But on the other hand, there are many housewives who feel that they ought to give their employees more pay for extra work especially when it is connected with the entertaining of friends, and the following ways of rewarding them have been tried with more or less success.

One plan that gained favor with several families was to give ten cents to the cook and ten cents to the waitress every time a guest was invited to a meal: ten cents for each guest. At the end of a month the ten cent pieces had amounted to quite a sum of money.

Another plan that was tried in a small family was to give fifty cents to the cook and fifty cents to each of the two waitresses for every dinner party that took place, regardless of the number of guests. Still another plan was to give at the end of the month, a two dollar, five dollar, or ten dollar bill to an employee who had given many extra hours of satisfactory work to her employer.

All these plans are good in a certain sense, inasmuch as they show that women are awakening to the realization that some compensation is due to household employees for the extra long hours of work frequently unavoidable in family life. But unfortunately these plans lack stability, for they depend altogether upon the generosity and kindness of different employers, instead of upon a just and firmly established business principle.

And now comes the question: What method of payment for overtime will produce a permanently satisfactory result?

The only one that appears just and is applicable to all cases is to pay each employee one and a half times as much per hour for extra work as for regular work. In this way each employee is paid for overtime in just proportion to the value of her regular services. For instance, when a household employee receives $20, $30, or $40 per month, that is to say $5, $7.50, or $10 per week, for working eight hours a day and six days a week, she is receiving approximately 10, 15, or 20 cents per hour for her regular work. By giving her one and one half times as much for extra work, she ought to receive 15, 22-1/2, or 30 cents per hour for every hour she works for her employer after the completion of her regular eight hours' work.

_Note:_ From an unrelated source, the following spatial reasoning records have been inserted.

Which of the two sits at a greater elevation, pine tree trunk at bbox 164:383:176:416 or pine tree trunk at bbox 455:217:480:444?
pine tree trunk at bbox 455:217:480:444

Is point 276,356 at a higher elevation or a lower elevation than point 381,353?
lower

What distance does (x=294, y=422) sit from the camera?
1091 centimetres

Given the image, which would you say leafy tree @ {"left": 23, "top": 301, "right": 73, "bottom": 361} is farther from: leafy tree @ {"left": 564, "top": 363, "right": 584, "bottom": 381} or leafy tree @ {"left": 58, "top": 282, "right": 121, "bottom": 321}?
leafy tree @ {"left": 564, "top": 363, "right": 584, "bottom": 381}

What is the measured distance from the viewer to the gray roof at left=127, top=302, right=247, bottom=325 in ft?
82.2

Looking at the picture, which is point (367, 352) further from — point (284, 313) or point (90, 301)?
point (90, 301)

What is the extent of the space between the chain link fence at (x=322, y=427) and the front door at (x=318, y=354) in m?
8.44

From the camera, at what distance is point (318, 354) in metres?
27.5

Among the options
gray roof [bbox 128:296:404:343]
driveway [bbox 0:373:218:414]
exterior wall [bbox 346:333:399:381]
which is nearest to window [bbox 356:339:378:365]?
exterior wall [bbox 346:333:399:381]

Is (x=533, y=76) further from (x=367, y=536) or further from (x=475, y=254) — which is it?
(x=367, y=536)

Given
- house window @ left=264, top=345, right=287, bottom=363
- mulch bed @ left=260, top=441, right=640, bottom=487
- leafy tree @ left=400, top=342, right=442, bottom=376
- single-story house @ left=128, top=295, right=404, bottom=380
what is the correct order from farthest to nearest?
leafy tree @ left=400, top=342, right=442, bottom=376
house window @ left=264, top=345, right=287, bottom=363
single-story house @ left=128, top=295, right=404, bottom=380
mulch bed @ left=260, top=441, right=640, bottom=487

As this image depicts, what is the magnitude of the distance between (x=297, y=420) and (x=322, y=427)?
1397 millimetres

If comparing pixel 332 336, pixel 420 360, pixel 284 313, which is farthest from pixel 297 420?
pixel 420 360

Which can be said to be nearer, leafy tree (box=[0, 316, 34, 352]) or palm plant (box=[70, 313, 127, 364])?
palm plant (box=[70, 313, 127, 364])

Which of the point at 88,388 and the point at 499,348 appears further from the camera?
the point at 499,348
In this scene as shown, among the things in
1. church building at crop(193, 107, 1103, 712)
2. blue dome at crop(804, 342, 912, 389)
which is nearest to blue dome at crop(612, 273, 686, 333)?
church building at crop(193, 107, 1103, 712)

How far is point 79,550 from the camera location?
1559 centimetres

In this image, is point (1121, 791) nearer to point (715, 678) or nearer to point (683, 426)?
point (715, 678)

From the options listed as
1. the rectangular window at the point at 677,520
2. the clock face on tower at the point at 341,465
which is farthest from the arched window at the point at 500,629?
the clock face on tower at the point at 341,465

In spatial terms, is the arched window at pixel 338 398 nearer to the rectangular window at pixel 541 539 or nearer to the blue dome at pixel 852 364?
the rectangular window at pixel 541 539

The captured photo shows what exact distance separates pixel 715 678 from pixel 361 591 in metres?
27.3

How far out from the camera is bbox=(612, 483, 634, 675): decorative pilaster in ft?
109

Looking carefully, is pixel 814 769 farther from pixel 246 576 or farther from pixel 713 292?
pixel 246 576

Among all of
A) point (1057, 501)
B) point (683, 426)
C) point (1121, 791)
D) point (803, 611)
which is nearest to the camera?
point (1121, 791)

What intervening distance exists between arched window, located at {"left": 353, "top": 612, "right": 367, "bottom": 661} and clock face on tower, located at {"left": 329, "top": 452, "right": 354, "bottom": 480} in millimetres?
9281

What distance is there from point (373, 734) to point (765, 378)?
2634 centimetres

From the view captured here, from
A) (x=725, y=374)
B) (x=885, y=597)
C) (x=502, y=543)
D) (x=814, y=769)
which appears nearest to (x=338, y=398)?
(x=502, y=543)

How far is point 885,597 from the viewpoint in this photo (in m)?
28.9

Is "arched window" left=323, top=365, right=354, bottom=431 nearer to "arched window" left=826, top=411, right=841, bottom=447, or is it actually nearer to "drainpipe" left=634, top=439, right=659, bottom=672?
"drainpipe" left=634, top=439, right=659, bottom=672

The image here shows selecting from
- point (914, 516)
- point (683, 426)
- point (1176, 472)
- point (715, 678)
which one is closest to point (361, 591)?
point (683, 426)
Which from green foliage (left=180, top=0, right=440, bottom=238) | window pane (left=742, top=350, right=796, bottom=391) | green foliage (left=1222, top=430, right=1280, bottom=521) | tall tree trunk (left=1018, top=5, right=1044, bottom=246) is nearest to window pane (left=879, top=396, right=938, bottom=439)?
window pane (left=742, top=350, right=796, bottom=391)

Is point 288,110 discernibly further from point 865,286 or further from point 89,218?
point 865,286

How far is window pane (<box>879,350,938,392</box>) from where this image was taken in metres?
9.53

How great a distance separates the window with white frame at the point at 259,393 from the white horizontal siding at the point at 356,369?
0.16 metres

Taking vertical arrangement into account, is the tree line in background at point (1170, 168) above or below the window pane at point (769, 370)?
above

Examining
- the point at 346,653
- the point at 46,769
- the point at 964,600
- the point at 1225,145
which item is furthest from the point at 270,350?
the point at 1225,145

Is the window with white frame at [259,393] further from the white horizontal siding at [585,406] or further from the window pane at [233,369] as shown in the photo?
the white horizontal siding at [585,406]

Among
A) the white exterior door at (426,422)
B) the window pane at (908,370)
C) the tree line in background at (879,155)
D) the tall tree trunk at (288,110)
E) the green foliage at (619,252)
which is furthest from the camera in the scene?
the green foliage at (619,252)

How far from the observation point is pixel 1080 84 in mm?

This plan has never failed to bring satisfaction, and it has the advantage of placing the employer and the employee on an equally delightful footing of independence. The performance of extra work is no longer regarded as a matter of obligation on one side, and of concession on the other, but as a purely business transaction.

Some housewives fear that the regular work would be intentionally prolonged beyond all measure if it became an established rule to pay extra for work performed overtime. This could be easily checked, however, by paying extra only for work that was necessitated by unusual events in the family life.

In families where only one employee is kept, naturally the occasions for asking her to work overtime arise more frequently than in families where there are two or more employees, especially if there be small children in the family. Yet these occasions need not come very often, if the housewife bears in mind that even with only one employee, she has eight hours every day at her own disposal; she ought to plan her outside engagements accordingly. Her liberty from household cares during these eight hours can only be gained though by having efficient and trustworthy assistants in her home, and she can never obtain these unless she abandons her old fashioned methods of housekeeping. She must grant to household employees the same rights and privileges given to business employees; she must apply business principles to housework. A great power lies in the hands of the modern housewife, a power as yet only suspected by a few, which, if properly wielded, can raise housework from its present undignified position to the place it ought to occupy, and that is in the foremost rank of manual labor for women.